_WHAT YOU ARE ASKED TO DO_: Repeat the lines below exactly as written, please, from the line with "Imagem de Voltímetro" to the line with "Best ideas about 16th Birthday Decorations", both lines included, and no others.

────

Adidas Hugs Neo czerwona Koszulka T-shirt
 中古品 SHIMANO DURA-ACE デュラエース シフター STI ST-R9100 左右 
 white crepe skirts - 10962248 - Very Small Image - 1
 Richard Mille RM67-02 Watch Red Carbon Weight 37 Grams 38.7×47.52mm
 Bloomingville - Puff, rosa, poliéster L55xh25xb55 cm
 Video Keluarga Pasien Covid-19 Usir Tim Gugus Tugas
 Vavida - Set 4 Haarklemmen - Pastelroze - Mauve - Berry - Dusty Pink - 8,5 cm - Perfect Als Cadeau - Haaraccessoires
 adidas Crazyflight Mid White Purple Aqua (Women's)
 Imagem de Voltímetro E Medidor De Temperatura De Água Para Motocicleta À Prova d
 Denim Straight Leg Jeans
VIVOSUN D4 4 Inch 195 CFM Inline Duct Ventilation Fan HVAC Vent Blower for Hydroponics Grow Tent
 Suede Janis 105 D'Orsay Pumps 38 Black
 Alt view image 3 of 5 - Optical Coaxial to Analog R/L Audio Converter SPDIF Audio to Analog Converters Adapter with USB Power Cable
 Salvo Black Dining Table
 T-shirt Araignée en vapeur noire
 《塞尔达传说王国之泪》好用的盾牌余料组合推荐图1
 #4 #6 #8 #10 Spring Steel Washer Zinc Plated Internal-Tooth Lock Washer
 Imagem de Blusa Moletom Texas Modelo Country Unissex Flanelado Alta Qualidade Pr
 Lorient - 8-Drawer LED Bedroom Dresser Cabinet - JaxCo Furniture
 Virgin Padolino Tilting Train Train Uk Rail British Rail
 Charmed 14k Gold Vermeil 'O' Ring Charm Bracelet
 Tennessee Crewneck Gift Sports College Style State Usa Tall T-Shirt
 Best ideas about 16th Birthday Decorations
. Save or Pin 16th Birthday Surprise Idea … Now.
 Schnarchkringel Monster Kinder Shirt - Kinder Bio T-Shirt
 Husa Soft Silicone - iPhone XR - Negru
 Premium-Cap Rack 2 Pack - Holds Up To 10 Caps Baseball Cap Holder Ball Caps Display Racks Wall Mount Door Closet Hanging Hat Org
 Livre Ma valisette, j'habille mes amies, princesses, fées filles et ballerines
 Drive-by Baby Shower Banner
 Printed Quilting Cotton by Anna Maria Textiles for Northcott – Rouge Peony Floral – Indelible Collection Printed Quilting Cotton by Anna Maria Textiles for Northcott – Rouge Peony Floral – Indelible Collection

────

_RESULT FOR THIS EXERCISE_:
 Imagem de Voltímetro E Medidor De Temperatura De Água Para Motocicleta À Prova d
 Denim Straight Leg Jeans
VIVOSUN D4 4 Inch 195 CFM Inline Duct Ventilation Fan HVAC Vent Blower for Hydroponics Grow Tent
 Suede Janis 105 D'Orsay Pumps 38 Black
 Alt view image 3 of 5 - Optical Coaxial to Analog R/L Audio Converter SPDIF Audio to Analog Converters Adapter with USB Power Cable
 Salvo Black Dining Table
 T-shirt Araignée en vapeur noire
 《塞尔达传说王国之泪》好用的盾牌余料组合推荐图1
 #4 #6 #8 #10 Spring Steel Washer Zinc Plated Internal-Tooth Lock Washer
 Imagem de Blusa Moletom Texas Modelo Country Unissex Flanelado Alta Qualidade Pr
 Lorient - 8-Drawer LED Bedroom Dresser Cabinet - JaxCo Furniture
 Virgin Padolino Tilting Train Train Uk Rail British Rail
 Charmed 14k Gold Vermeil 'O' Ring Charm Bracelet
 Tennessee Crewneck Gift Sports College Style State Usa Tall T-Shirt
 Best ideas about 16th Birthday Decorations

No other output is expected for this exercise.